Perlstein compares this to similar stories from the 1970s.  But there are equally familiar stories from much further back.  The wildly popular evangelist Bob Jones Sr. used to warn his audiences in the 1920s about the surprises in store for conservative parents at many modern schools.  One family had scrimped and saved to send their daughter to a fancy college.  The parents had no idea what kind of teaching went on there.  After one year, Jones preached,

“she came home with her faith shattered.  She laughed at God and the old time religion.  She broke the hearts of her father and mother.  They wept over her.  They prayed over her.  It availed nothing.  At last they chided her.  She rushed upstairs, stood in front of a mirror, took a gun and blew out her brains.”

In the 1920s, as in the 1930s, ’40s, ‘50s, and ‘60s, these claims of parent shock and surprise at the influence of schooling have resonated powerfully among American conservatives.

In other ways, the longer view can give us hope that this culture war is not simply and eternally deadlocked.  Since the 1970s, for instance, conservatives like the ones Perlstein mentioned have all argued that their opposition to books such as Toni Morrison’s Beloved did not make them racist.  Perlstein cites 1970s activist Alice Moore, who argued that her policies echoed those of the NAACP.  (Listen to this clip from a 1974 school board meeting in which Moore makes her case: Kanawha Board 4 – 11-74 – 3.

Such conservative efforts to fight an image of racism go back beyond the 1970s.  In a school fight in Pasadena in the late 1940s and early 1950s, conservatives insisted they did not fight against new zoning rules because they were racist.  In one telling comment, a conservative activist insisted that she could not have been racist, since her school petition had been signed by “her Negro, Mexican and Oriental neighbors” as well as whites.  She could not be a racist, she said, because she had quickly become friends with one of her new neighbors, a “Negro physician.”

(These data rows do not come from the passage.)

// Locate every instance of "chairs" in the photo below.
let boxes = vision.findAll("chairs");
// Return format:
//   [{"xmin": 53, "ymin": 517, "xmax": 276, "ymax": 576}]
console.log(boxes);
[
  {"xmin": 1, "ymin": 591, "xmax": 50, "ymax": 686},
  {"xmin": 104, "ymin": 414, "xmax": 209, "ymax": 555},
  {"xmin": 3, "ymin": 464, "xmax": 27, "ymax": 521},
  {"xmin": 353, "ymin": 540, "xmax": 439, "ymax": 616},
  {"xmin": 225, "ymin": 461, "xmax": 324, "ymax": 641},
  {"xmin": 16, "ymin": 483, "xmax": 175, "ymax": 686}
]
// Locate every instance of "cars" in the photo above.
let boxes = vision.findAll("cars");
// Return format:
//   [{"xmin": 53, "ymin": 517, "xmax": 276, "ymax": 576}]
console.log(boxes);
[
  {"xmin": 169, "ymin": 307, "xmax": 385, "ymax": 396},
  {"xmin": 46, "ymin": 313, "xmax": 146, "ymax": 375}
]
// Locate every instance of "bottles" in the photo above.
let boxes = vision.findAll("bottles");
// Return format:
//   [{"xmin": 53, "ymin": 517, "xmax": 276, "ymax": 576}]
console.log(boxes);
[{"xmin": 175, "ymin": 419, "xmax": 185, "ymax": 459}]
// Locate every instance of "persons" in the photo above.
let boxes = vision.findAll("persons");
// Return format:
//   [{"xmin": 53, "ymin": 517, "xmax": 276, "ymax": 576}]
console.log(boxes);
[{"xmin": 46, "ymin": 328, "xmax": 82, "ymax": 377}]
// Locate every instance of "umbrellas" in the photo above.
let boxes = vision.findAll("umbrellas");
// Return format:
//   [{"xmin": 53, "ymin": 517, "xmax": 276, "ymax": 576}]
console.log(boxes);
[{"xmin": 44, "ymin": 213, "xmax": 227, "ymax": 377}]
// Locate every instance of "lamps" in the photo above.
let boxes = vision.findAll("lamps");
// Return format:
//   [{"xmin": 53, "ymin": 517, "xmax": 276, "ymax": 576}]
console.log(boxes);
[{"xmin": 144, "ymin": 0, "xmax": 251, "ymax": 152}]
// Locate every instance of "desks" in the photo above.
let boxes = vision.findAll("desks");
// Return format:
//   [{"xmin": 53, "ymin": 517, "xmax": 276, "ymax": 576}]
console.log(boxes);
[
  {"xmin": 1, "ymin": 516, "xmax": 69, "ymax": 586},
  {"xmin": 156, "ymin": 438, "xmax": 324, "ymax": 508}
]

However, before World War II, conservative activists made no such efforts to combat an image of racism.  As historian Jeffrey Moran has long argued (see here and here) white religious conservatives in the 1920s often paid little attention to their African American co-religionists.

Does it matter?  Can a longer historical perspective give us better understanding of the battle over Beloved in Fairfax County?

If we don’t see the ways conservative school activism has changed over the decades, we might be tempted to conclude too quickly, as Perlstein seems to do, that nothing ever changes.  That would be misleading.

Instead, the longer lens shows us that school battles have indeed changed dramatically over the course of the twentieth and twenty-first centuries.  For those of us who agree with Perlstein that schools should force students to “think and question, to blow apart settled ways of looking at the world, and, yes, force them into mental worlds that disturb,” the historical perspective offers a more profound reason for optimism.